If anyone were to ask me if I were a pantzer or a plotter, I wouldn’t have a definite answer. I fall somewhere in the middle. I’m not free-spirited enough to be a pantzer and not quite OCD enough to be a plotter, but I do have tendencies in both directions. I guess I could be called a spontaneous-anal-retentive predictably-unpredictable schedule-dependent-wild-girl.
Yup, that’s me!
Sure, I sit down and plot the basics out for each story before I get started. Otherwise I would be all over the place and nothing would make sense by the time my hero and heroine hooked up. Okay, so chaotic dating and unknown variables are how romance works in real life but not in romance books. What person’s life is plotted in real life and actually sticks to that plan and ends up happily-ever-after? Nobody that I know of.
Well, maybe Princess Diana, but we all know how that ended.
In the beginning, I draw up an outline to plot the general skeleton of my story – that’s about all the plotting that is involved. The rest is by the seat-of-my-pants. Literally. I never know what direction things are going to take and by the middle of the book, things have usually strayed so far off the original plan that it becomes a different story. And to make things really interesting, I may reach the middle of one book and actually throw the guts of another story into the mix. Believe me, I have lots of other stories waiting on the shelf to be written so their material is fair game for use in current plots.
I’m not so different from most of my other writer friends. We all have our personal styles of writing and study habits, but the bare bones of it is that we come up with an idea, we do a little – or a lot – of research, we have an idea of the direction we want the story to take, and then we start writing. Some of us map out the plot, some of us just store the idea in our heads and revise it as we go along. Whatever works.
Okay, confession time.
Maybe I am a little obsessive.
I have to plan things in life. I’m not real good about activities that are spontaneous, which goes against my issues with commitment. I don’t like to be tied down with certain responsibilities and expectations, but I am a very responsible person. It just has to be my idea and on my schedule.
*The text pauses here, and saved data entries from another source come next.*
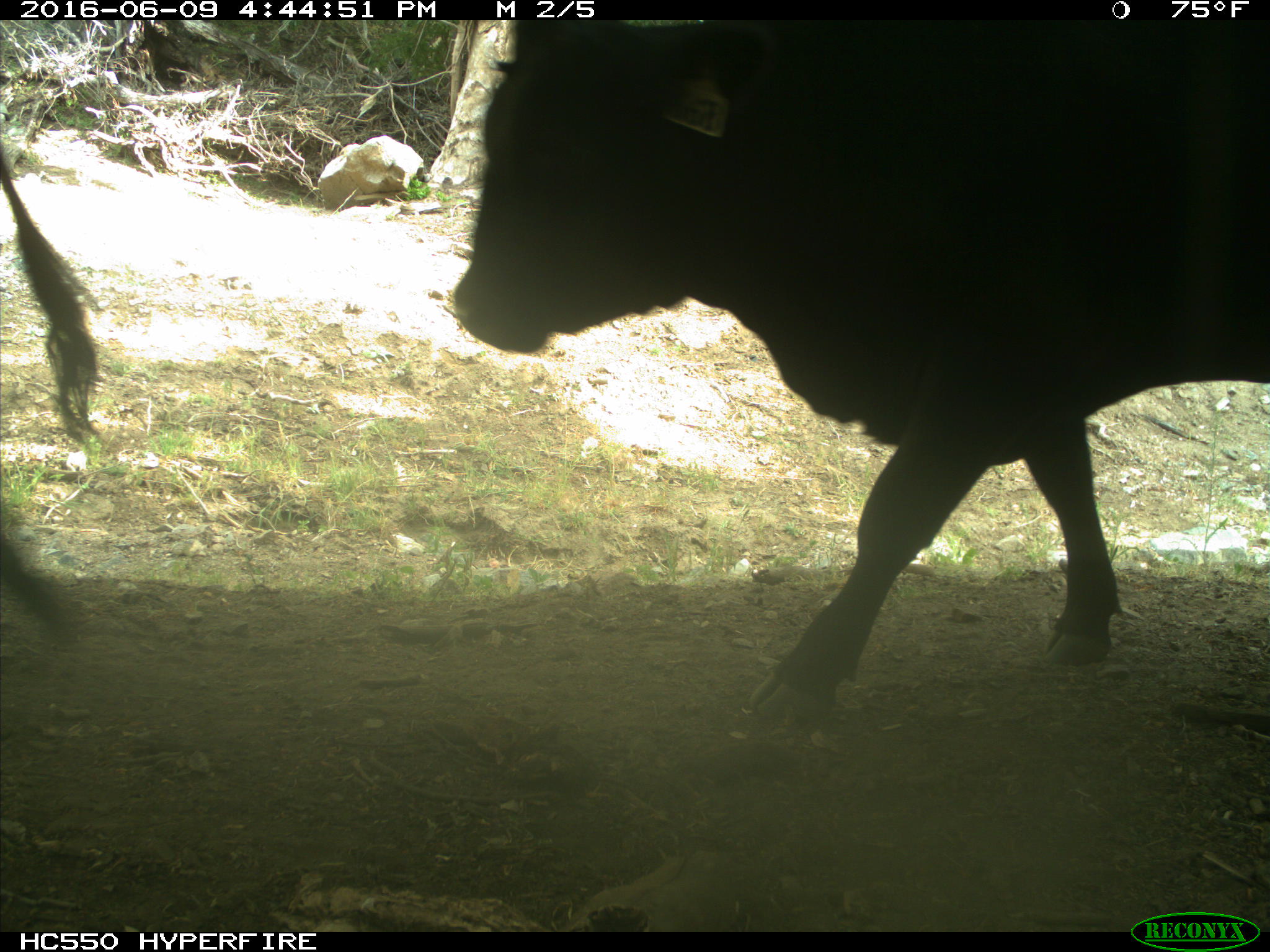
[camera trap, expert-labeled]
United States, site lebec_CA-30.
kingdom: Animalia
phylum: Chordata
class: Mammalia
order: Artiodactyla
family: Bovidae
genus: Bos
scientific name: Bos taurus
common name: domestic cow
Bos taurus (domestic cow).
If I were to look at other areas in my life, maybe I’d find some clues. When I go shopping I tend to park in the same general area – I always thought it was because it would be easier to find my car but maybe it’s some sort of a commitment. Have I plotted my actions ahead of time?
What about other areas of my life?
On work days, I get up at the same time every morning, after hitting the snooze exactly six times. It takes me the same time to get ready for work, the exact routine every morning, and I’m out the door the same time every morning.
Yikes! That sounds committed!
I clock in at work the same time, tackle the same projects each day, and clock out at the same time each day. My lunch hour is exactly noon to one o’clock.
Listed under the word “plot” in my thesaurus are such words as conspiracy, design, development, machination, plan, scheme, stratagem, diagram, graph, outline, and contrivance. In that same thesaurus under “spontaneous” (“pantzer” isn’t listed) are such words as automatic, casual, impulsive, instinctive, involuntary, unconscious, and unintentional.
This makes plotters seem like soldiers and pessimists, rigid and controlled, dedicated – nothing wrong with that. Pantzers are more optimistic and free spirited, flexible and intuitive – nothing wrong with that either.
I stick with my original assessment: plotting involves commitment, pantzing involves refusing to give in to commitment.
Now, what have I decided to call myself?
Where so I fall in the scheme of things?
That’s easy, I am a writer who plots by the seat of my pants! How’s that for commitment!